Planar-Toroidal Decomposition of $K_{12}$
Allan Bickle, Russell Campbell
TL;DR
This work resolves whether $K_{12}$ can be decomposed into a planar and a toroidal graph by combining three theoretical filters—vertex-degree constraints, triangle-count identities, and separating-set analysis—with an extensive computer search over all maximal planar graphs of order $12$. The theoretical components substantially constrain candidate pairs $(G,\overline{G})$, while the computational phase exhaustively tests torus-embeddability of complements (and near-complements) to certify nonexistence of a decomposition; the search confirms that no decomposition exists and identifies $123$ unique near-miss pairs with exactly two fewer edges in the toroidal part. The results validate the claimed nonexistence for $n=12$ and illustrate a practical methodology for similar bi-embeddability edge-partition problems, supported by publicly available data and tools.

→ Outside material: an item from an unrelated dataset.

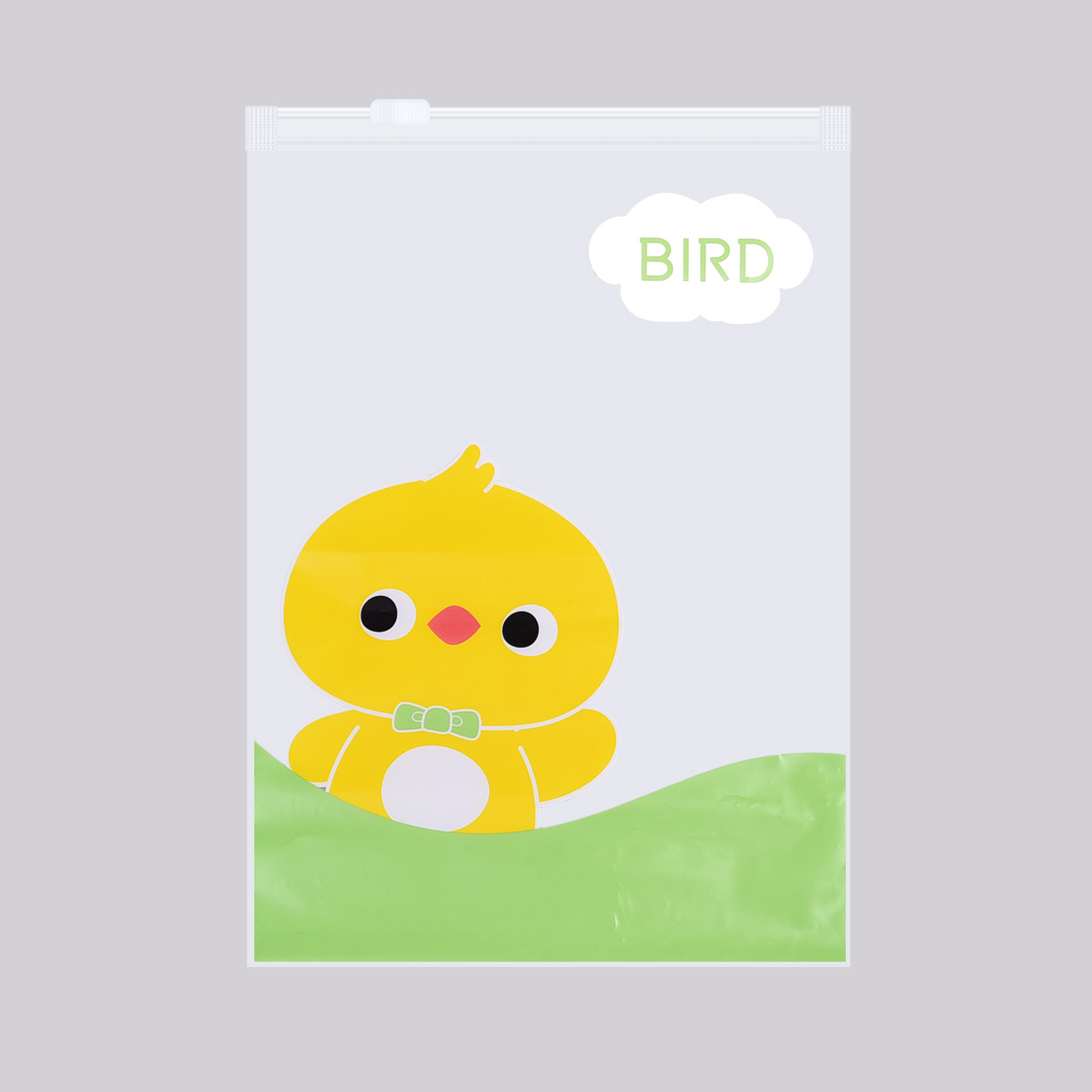 대형 28*40-황샤오니우-PE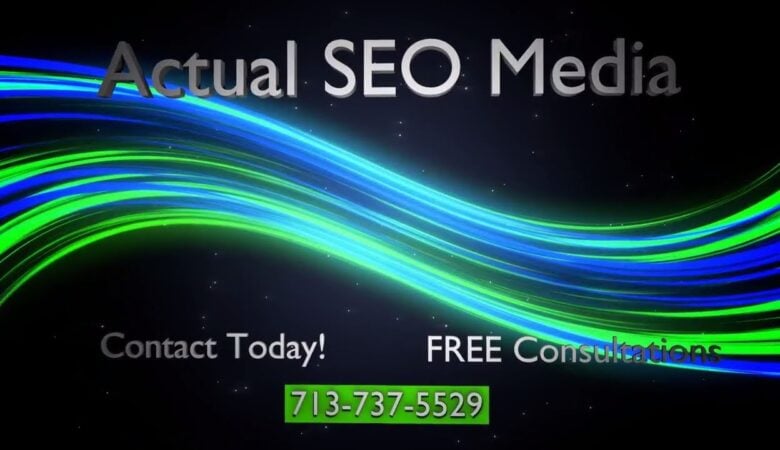online marketing techniques The Woodlands, TX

Overall, the paper settles the $N(0,1)$ case at $n=12$ and contributes a replicable framework for investigating planar and toroidal bi-embeddings in complete graphs.
Abstract
In 1978, Anderson and White asked whether there is a decomposition of $K_{12}$ into two graphs, one planar and one toroidal. Using theoretical arguments and a computer search of all maximal planar graphs of order 12, we show that no such decomposition exists. We further show that if $G$ is planar of order 12 and $H\subseteq\overline{G}$ is toroidal, then $H$ has at least two fewer edges than $\overline{G}$. A computer search found all 123 unique pairs $\left(G,H\right)$ that make this an equality.